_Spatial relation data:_
** Start **
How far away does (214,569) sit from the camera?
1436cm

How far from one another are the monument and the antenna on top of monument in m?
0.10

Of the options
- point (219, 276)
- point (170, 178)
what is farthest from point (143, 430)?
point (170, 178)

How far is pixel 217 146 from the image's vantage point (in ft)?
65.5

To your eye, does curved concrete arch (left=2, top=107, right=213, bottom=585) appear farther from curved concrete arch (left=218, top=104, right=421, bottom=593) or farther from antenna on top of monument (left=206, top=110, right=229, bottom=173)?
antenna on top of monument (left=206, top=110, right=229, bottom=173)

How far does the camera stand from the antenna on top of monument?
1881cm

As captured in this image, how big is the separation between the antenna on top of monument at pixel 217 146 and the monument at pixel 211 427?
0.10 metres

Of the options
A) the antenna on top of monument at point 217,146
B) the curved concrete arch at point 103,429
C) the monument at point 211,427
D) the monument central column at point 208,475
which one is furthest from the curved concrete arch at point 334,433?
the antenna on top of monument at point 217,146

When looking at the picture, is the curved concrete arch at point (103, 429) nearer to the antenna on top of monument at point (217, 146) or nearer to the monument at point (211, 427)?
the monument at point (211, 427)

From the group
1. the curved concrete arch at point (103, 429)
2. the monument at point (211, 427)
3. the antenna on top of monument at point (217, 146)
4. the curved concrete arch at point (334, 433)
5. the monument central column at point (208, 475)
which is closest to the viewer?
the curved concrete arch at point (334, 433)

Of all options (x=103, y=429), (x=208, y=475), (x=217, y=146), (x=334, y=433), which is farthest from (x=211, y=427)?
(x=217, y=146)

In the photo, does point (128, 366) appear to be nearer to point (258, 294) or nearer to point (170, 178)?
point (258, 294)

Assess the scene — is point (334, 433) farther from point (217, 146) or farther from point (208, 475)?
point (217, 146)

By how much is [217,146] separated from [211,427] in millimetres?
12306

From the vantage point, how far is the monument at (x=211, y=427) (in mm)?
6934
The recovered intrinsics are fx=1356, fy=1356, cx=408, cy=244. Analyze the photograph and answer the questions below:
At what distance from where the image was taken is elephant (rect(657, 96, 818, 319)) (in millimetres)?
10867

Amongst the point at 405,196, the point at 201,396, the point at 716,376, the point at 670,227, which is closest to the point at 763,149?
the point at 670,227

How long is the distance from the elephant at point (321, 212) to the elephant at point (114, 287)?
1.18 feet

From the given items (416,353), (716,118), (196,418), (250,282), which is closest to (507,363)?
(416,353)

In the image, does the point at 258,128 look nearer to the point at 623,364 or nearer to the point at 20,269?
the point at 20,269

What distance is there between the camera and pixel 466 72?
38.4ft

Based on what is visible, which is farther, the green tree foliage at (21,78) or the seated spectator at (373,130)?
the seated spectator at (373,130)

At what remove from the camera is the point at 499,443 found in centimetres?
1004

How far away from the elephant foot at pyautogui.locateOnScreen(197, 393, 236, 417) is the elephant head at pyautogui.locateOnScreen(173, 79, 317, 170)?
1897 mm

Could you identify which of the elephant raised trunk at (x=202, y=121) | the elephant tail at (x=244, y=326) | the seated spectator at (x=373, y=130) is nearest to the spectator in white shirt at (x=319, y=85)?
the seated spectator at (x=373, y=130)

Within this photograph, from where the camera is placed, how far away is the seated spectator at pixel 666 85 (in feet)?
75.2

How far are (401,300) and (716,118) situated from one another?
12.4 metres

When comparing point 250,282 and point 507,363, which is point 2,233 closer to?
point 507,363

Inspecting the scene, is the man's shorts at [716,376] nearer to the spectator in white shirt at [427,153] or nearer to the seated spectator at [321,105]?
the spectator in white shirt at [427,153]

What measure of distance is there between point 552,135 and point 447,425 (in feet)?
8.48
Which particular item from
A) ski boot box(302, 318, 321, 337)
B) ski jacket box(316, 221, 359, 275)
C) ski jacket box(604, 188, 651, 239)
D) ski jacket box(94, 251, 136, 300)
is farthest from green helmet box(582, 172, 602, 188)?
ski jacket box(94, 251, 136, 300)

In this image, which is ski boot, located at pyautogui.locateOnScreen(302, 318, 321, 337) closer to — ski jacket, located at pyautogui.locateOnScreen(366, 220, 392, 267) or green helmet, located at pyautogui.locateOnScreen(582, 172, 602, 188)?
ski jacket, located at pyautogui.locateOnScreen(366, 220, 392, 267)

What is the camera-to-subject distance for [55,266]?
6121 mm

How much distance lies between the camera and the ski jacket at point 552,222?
** End **
_OBJECTIVE:_
Lay out the records starting at the line containing "How far away from" and ending at the line containing "12.4 metres" as a two-column CSV with the columns "query" and "reply", one row per record. Put each record's text and its answer in a single quoted field, with any line breaks replaced by spaces.

_ANSWER IN FULL:_
query,reply
"How far away from the elephant foot at pyautogui.locateOnScreen(197, 393, 236, 417) is the elephant head at pyautogui.locateOnScreen(173, 79, 317, 170)?","1897 mm"
"Could you identify which of the elephant raised trunk at (x=202, y=121) | the elephant tail at (x=244, y=326) | the seated spectator at (x=373, y=130) is nearest to the spectator in white shirt at (x=319, y=85)?","the seated spectator at (x=373, y=130)"
"Within this photograph, from where the camera is placed, how far away is the seated spectator at pixel 666 85 (in feet)?","75.2"
"How far are (401,300) and (716,118) situated from one another?","12.4 metres"